The Big Sipper
Origin: Mash, Todos Santos Cuchumatán, Huehuetenango, Guatemala
Producers: Coffee from ten smallholder producers from the ASODIETT Cooperative: Vicente Ramirez Ramos, Delfino Ramirez Calmo, Desiderio Pablo Calmo, Paulino Ramirez Calmo, Romelia Jeronimo Lopez, Santos Fernando Pablo, Hilario Pablo Pablo, Marcelo Pablo Pablo, Rosalio Ahilon Pablo, Valentino Pablo Matias
Process: Washed
Varieties: Bourbon & Caturaa
Altitude: 1500-1800
Importer: Shared Source
Roast: Medium-Light
Notes: Baked Pear, Cherry, Almond, Milk Chocolate
Transparency: we bought an 8 bag lot for $6.28USD/lb + shipping. Farm gate 2,198
quetzales per quintal
ah, the big sipper, our ideal every day drinker. This profile is designed to be medium in acidity, high in sweetness, and very crushable. Though the coffee may change in big sipper, the profile will always be focused on bringing you a clean, easy drinking cup of coffee.
*Photo of bag is currently different than what's being roasted!

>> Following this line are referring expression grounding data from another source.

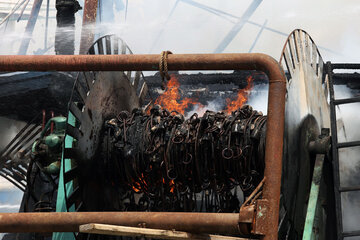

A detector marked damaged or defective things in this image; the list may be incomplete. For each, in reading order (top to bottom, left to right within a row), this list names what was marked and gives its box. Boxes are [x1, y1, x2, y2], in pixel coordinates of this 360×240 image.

rusted surface [79, 0, 98, 54]
rusted surface [0, 53, 286, 239]
burnt metal surface [0, 52, 286, 240]
rusty metal pipe [0, 53, 286, 240]
burnt rope [101, 104, 268, 212]
rusty metal pipe [0, 212, 243, 234]
rusted surface [0, 212, 245, 234]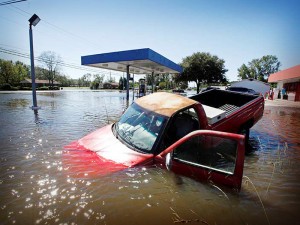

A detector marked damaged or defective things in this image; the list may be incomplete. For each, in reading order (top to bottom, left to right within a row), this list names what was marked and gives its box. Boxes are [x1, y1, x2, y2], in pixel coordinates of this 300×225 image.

broken windshield [115, 103, 168, 153]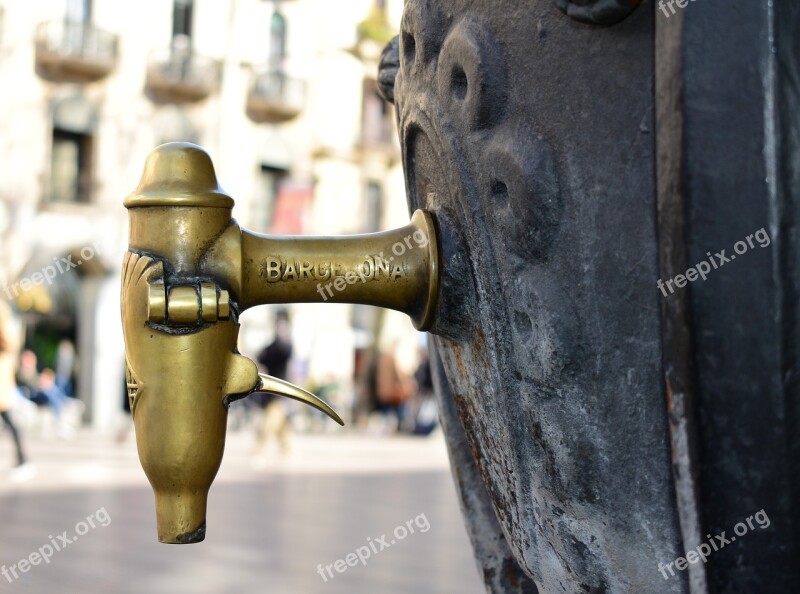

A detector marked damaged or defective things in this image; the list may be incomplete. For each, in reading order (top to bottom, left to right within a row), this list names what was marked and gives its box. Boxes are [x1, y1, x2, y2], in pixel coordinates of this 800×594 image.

corroded metal texture [390, 1, 684, 592]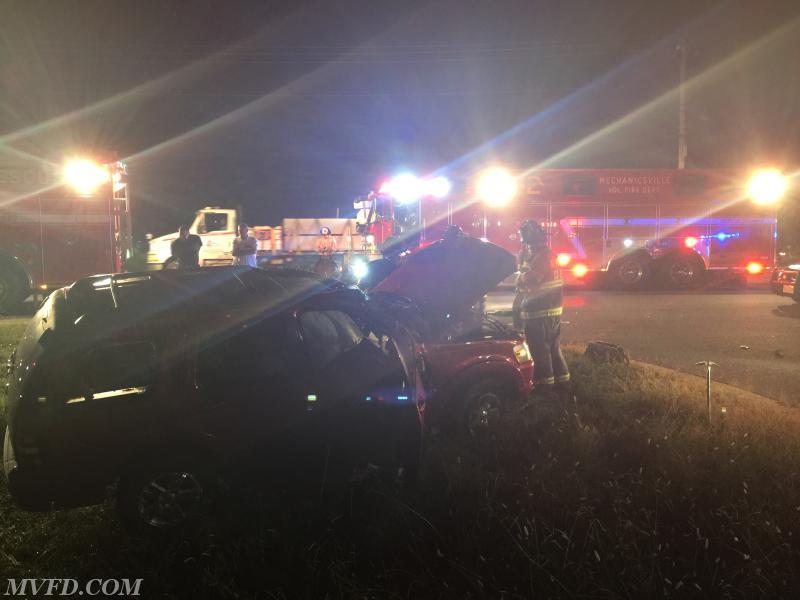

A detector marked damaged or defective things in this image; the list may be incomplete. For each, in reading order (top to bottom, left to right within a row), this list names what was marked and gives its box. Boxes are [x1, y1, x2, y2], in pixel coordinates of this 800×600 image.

Mash, Todos Santos Cuchumatán, Huehuetenango, Guatemala
Simply referred to as the Todos Santos Community lot, this is our third year in a row buying this delicious blend from one of my favourite Guatemalan growing regions.
This is a carefully selected community lot made up of Bourbon and Caturra varieties
coming from ten members of the ASODIETT cooperative, located in the township of
Mash, in the Todos Santos Cuchumatán municipality in the department of
Huehuetenango. About 30 families make up the ASODIETT cooperative, and many are of
the Maya Mam ethnicity. Many members still primarily use the Mam language, and
speak Spanish as a second language. The group was formed in 1995, and was formalized
as an Association in 2010; they received their Cooperative status in 2017. Located along
the skirts of the Rio Ocho, members’ farms have healthy soils and good conditions for
growing coffee.
ASODIETT has been steadily growing over the last few years, thanks to intentional
leadership and connections built by their leader Macario Calmo. The group stores coffee
in a new warehouse building with a second floor- this has allowed the group to store
members’ coffee in cooler, more stable conditions, and they have small quarters for
visitors to stay as well. The warehouse serves as a community center- there’s a small,
community-led pharmacy on the first floor, and above is a communal meeting space.
The group’s sense of solidarity and focus on shared progress is evident.
This will be a short run for big sipper while we wait for our fresh crop of Honduras to arrive!